Entre la Niebla II
Análisis Curatorial
Con una paleta dominada por tonos ocres, terracotas y blancos velados, Avendaño construye un paisaje emocional que evoca el instante en que la niebla se disuelve y la materia revela su esencia. Las texturas ricas y orgánicas aportan profundidad y relieve, transformando el lienzo en una superficie viva donde cada trazo parece emerger del propio terreno. El resultado es una composición cálida, envolvente y profundamente sensorial, donde la artista plasma su visión de lo efímero y lo permanente.
“Entre la Niebla II” forma parte de una línea de investigación plástica que explora la relación entre el paisaje interior y la transformación natural. La obra no busca representar un lugar concreto, sino el sentimiento de estar entre mundos: el momento suspendido en el que la claridad se abre paso a través del velo. En este sentido, Avendaño convierte la niebla en metáfora del silencio, del tiempo detenido y de la introspección.
Desde un punto de vista curatorial, la pieza se inscribe dentro del arte abstracto matérico contemporáneo, destacando por la calidad de su composición, la armonía cromática y la potencia expresiva del gesto pictórico. La técnica de Carolina Avendaño, basada en capas y relieves, genera un juego visual de profundidad y movimiento que capta la atención del espectador, haciendo que cada observación revele nuevos matices.
En esta obra, la artista logra una síntesis entre naturaleza y emoción, donde la materia pictórica se convierte en lenguaje.

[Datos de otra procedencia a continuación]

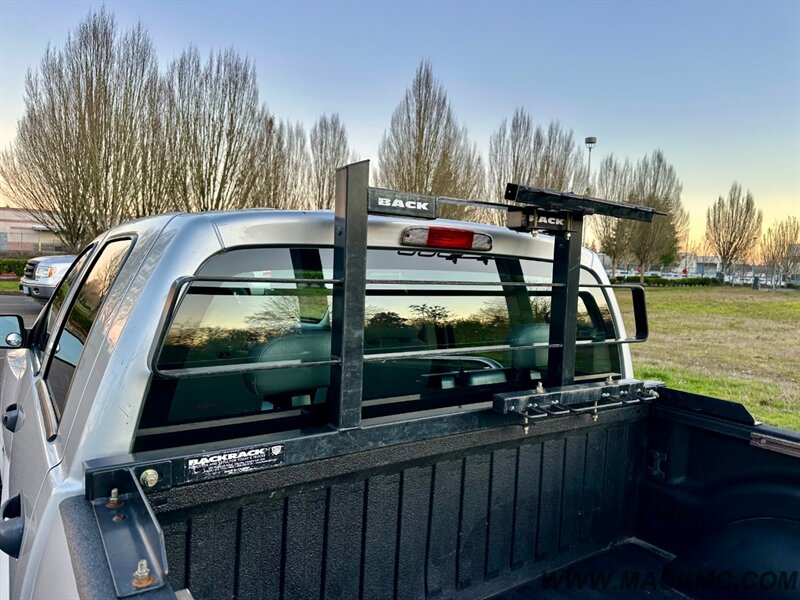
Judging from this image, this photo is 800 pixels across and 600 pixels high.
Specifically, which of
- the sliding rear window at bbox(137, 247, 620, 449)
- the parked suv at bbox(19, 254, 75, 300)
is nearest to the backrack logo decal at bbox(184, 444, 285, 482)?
the sliding rear window at bbox(137, 247, 620, 449)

La niebla deja de ser solo un fenómeno atmosférico para transformarse en símbolo de búsqueda, en territorio de lo incierto donde surge la luz del descubrimiento. A través de su expresividad contenida, “Entre la Niebla II” nos invita a detenernos, respirar y conectar con esa parte esencial que habita en la calma. Es una obra que trasciende la estética para convertirse en una experiencia íntima, un reflejo del alma en su proceso de claridad.
“Entre la Niebla II” no solo es una obra de arte moderna, sino también una experiencia sensorial que conecta con la memoria y la emoción. Esta pieza reafirma la identidad artística de Carolina Avendaño fusionando materia, color y sentimiento en una pintura que trasciende lo visual para convertirse en experiencia.